(Raw records)
══════
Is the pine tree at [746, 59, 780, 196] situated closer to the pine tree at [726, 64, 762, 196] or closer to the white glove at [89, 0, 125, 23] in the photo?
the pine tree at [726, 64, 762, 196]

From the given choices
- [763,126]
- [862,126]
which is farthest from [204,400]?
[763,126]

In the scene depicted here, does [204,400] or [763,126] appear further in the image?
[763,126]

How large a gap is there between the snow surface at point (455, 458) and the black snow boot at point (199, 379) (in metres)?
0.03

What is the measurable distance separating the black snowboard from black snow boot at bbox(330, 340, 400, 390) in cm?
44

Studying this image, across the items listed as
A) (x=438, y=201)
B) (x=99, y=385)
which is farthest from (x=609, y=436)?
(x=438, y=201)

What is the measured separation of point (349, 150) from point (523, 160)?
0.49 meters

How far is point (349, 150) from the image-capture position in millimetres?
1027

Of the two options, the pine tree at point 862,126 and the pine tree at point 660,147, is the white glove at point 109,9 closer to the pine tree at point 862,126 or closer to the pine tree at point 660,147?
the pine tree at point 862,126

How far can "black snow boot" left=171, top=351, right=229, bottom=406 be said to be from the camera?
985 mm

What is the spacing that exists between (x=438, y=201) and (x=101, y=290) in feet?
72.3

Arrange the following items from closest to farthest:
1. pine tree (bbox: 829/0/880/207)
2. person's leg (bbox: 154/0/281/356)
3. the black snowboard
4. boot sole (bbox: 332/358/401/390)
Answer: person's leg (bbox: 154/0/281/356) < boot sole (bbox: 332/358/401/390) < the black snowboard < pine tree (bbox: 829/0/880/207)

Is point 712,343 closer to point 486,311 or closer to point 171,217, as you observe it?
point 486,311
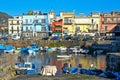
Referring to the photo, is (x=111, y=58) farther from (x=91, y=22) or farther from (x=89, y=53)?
(x=91, y=22)

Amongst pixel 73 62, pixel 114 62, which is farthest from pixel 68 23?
pixel 114 62

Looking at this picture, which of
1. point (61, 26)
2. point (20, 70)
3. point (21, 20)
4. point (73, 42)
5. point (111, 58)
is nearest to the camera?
point (20, 70)

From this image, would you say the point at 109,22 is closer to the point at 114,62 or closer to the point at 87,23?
the point at 87,23

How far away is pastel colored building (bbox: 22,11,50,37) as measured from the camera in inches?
3383

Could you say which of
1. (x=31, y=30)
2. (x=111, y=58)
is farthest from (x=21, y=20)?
(x=111, y=58)

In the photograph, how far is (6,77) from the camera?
25516 mm

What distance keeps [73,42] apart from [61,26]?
40.4ft

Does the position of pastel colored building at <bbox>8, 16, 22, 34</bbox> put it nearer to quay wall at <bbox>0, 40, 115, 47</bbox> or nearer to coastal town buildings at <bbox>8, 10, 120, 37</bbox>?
coastal town buildings at <bbox>8, 10, 120, 37</bbox>

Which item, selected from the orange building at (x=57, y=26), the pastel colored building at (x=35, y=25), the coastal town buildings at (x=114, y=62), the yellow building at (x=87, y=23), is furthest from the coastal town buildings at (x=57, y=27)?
the coastal town buildings at (x=114, y=62)

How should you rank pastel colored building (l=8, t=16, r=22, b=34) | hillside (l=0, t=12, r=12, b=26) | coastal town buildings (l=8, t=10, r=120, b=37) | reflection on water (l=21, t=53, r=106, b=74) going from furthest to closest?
hillside (l=0, t=12, r=12, b=26) < pastel colored building (l=8, t=16, r=22, b=34) < coastal town buildings (l=8, t=10, r=120, b=37) < reflection on water (l=21, t=53, r=106, b=74)

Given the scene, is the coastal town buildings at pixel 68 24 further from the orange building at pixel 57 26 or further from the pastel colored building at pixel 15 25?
the pastel colored building at pixel 15 25

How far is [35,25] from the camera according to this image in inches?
3401

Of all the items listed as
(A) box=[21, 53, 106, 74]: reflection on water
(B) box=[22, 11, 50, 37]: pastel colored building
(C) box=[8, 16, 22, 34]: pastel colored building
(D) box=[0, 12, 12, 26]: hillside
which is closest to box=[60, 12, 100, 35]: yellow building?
(B) box=[22, 11, 50, 37]: pastel colored building

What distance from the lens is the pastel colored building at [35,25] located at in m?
85.9
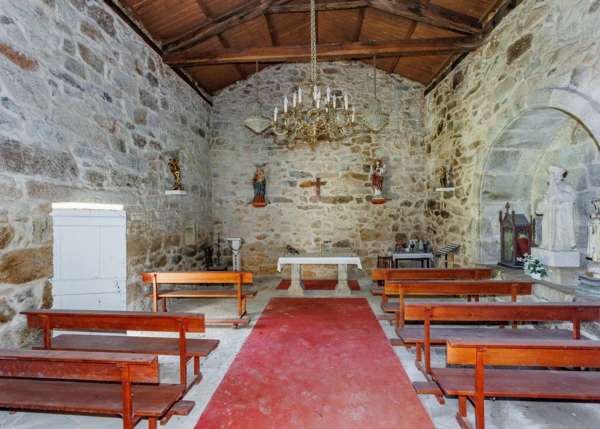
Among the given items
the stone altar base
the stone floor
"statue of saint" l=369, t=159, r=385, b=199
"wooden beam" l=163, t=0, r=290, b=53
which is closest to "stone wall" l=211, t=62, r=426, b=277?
"statue of saint" l=369, t=159, r=385, b=199

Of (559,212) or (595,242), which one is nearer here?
(595,242)

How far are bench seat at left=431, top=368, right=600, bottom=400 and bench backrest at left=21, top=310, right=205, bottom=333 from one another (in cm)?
189

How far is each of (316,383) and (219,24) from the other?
545cm

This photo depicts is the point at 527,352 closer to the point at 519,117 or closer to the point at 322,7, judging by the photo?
the point at 519,117

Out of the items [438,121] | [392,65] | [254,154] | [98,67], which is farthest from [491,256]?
[98,67]

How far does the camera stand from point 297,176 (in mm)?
7688

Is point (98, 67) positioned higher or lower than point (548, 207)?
higher

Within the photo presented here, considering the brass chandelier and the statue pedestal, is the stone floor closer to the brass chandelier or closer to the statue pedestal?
the statue pedestal

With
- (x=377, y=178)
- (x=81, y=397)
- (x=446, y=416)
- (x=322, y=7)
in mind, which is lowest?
(x=446, y=416)

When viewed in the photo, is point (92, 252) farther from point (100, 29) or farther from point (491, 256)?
point (491, 256)

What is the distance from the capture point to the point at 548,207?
4059mm

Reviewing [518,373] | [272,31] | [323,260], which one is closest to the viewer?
[518,373]

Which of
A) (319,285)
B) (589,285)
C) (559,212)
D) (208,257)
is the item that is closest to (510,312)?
(589,285)

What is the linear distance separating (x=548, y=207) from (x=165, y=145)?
5.69m
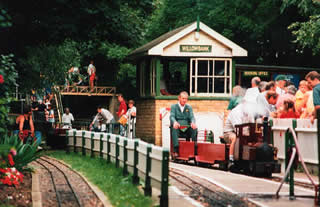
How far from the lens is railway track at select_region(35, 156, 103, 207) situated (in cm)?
1143

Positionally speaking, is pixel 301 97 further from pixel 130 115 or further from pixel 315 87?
pixel 130 115

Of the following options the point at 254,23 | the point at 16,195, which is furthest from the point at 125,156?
the point at 254,23

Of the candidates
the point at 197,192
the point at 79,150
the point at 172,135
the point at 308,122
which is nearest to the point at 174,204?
the point at 197,192

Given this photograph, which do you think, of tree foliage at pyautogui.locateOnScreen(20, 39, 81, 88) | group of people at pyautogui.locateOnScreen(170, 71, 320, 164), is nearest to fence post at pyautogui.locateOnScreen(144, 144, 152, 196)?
group of people at pyautogui.locateOnScreen(170, 71, 320, 164)

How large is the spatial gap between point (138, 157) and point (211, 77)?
19.1m

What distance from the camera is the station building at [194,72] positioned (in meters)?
30.0

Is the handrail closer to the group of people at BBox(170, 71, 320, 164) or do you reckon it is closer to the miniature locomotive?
the group of people at BBox(170, 71, 320, 164)

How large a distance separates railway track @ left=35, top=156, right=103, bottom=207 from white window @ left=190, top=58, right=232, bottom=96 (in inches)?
510

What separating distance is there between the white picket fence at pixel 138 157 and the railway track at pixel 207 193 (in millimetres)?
762

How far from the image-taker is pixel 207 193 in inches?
444

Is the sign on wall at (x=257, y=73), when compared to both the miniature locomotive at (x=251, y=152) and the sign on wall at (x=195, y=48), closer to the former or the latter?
the sign on wall at (x=195, y=48)

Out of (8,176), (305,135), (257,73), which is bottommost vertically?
(8,176)

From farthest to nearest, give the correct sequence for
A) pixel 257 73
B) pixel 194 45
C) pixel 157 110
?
1. pixel 257 73
2. pixel 194 45
3. pixel 157 110

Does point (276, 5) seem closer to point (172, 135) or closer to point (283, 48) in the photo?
point (283, 48)
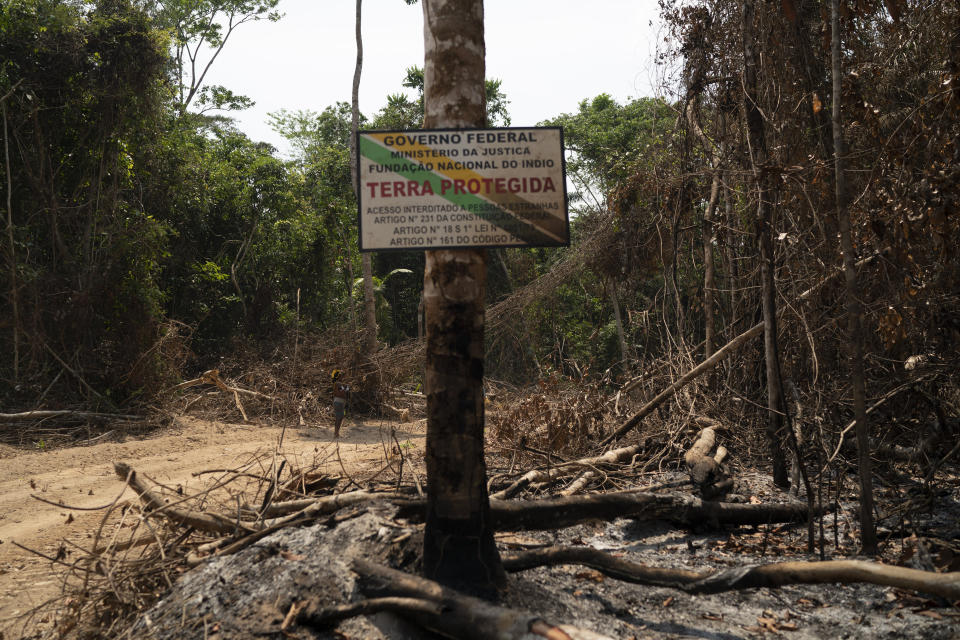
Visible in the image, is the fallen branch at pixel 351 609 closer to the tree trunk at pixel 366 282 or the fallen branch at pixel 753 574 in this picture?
the fallen branch at pixel 753 574

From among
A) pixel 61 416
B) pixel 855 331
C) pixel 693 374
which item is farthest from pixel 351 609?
pixel 61 416

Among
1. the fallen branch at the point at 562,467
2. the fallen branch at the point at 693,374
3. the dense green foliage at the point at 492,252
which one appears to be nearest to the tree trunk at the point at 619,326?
the dense green foliage at the point at 492,252

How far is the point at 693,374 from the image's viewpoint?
6.53 m

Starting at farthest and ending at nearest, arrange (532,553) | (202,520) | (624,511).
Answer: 1. (624,511)
2. (202,520)
3. (532,553)

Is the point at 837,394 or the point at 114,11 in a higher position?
the point at 114,11

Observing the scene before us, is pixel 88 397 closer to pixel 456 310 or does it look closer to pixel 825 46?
pixel 456 310

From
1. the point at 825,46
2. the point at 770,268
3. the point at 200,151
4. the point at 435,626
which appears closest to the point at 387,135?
the point at 435,626

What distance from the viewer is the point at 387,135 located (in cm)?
346

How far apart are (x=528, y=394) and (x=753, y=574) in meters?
6.19

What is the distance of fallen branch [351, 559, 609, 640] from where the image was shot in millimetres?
2748

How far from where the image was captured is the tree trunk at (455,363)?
11.3ft

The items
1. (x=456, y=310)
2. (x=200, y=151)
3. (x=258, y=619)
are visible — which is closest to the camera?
(x=258, y=619)

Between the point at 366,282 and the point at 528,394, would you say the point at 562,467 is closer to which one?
the point at 528,394

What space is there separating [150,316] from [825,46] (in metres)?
11.3
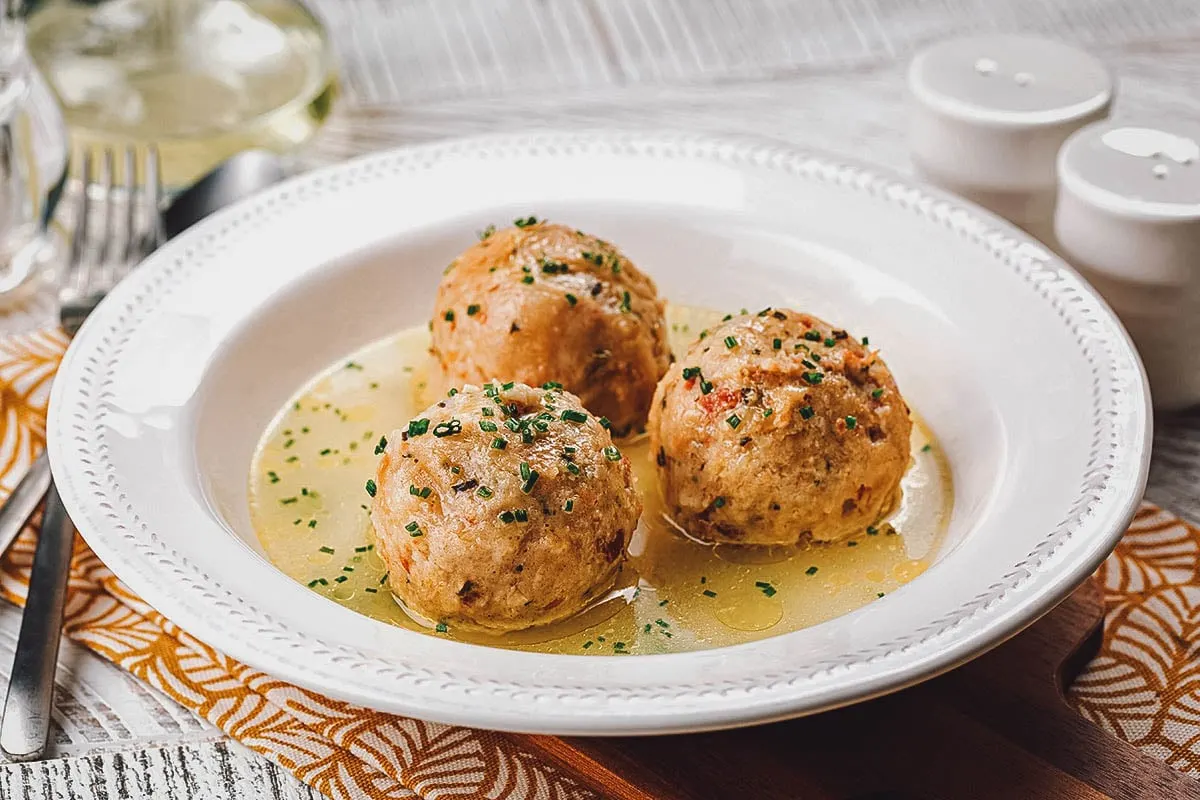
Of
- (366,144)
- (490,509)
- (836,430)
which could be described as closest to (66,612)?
(490,509)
══════
» The exercise
Locate the line containing "From farthest to" in the records above, then output it and every line after it through the last, excluding pictures.

» Response to this exercise
From farthest to nearest, give the correct sequence for
A) pixel 257 73
B) pixel 194 45
C) pixel 157 110
?
1. pixel 257 73
2. pixel 194 45
3. pixel 157 110

Does point (276, 5) seem closer to point (172, 135) or closer to point (283, 48) in the photo?
point (283, 48)
Visible in the image, is the fallen branch at pixel 351 609 closer to the tree trunk at pixel 366 282 or the fallen branch at pixel 753 574 in this picture?
the fallen branch at pixel 753 574

From among
A) pixel 61 416
B) pixel 855 331
C) pixel 693 374
which item is farthest from pixel 351 609?
pixel 61 416

Among
1. the fallen branch at the point at 562,467
2. the fallen branch at the point at 693,374
3. the dense green foliage at the point at 492,252
which one appears to be nearest to the tree trunk at the point at 619,326?
the dense green foliage at the point at 492,252

How far is the point at 693,374 from the image's viewpoint?
6.53 m

Starting at farthest and ending at nearest, arrange (532,553) | (202,520) | (624,511).
Answer: 1. (624,511)
2. (202,520)
3. (532,553)

Is the point at 837,394 or the point at 114,11 in a higher position?
the point at 114,11

Observing the scene before us, is pixel 88 397 closer to pixel 456 310 or does it look closer to pixel 825 46?
pixel 456 310

From
1. the point at 825,46
2. the point at 770,268
3. the point at 200,151
4. the point at 435,626
which appears closest to the point at 387,135?
the point at 435,626

What distance from the viewer is the point at 387,135 located (in cm)?
346

How far apart are (x=528, y=394) and (x=753, y=574) in meters?
6.19

What is the distance of fallen branch [351, 559, 609, 640] from where the image was shot in millimetres?
2748

How far from where the image was captured is the tree trunk at (455,363)?
11.3ft

The items
1. (x=456, y=310)
2. (x=200, y=151)
3. (x=258, y=619)
are visible — which is closest to the camera?
(x=258, y=619)

Between the point at 366,282 and the point at 528,394, would you say the point at 562,467 is closer to which one?
the point at 528,394

What space is there separating [150,316] from [825,46] (in metres)?
11.3
Of
- (366,144)
- (490,509)
- (836,430)
which could be described as closest to (66,612)?
(490,509)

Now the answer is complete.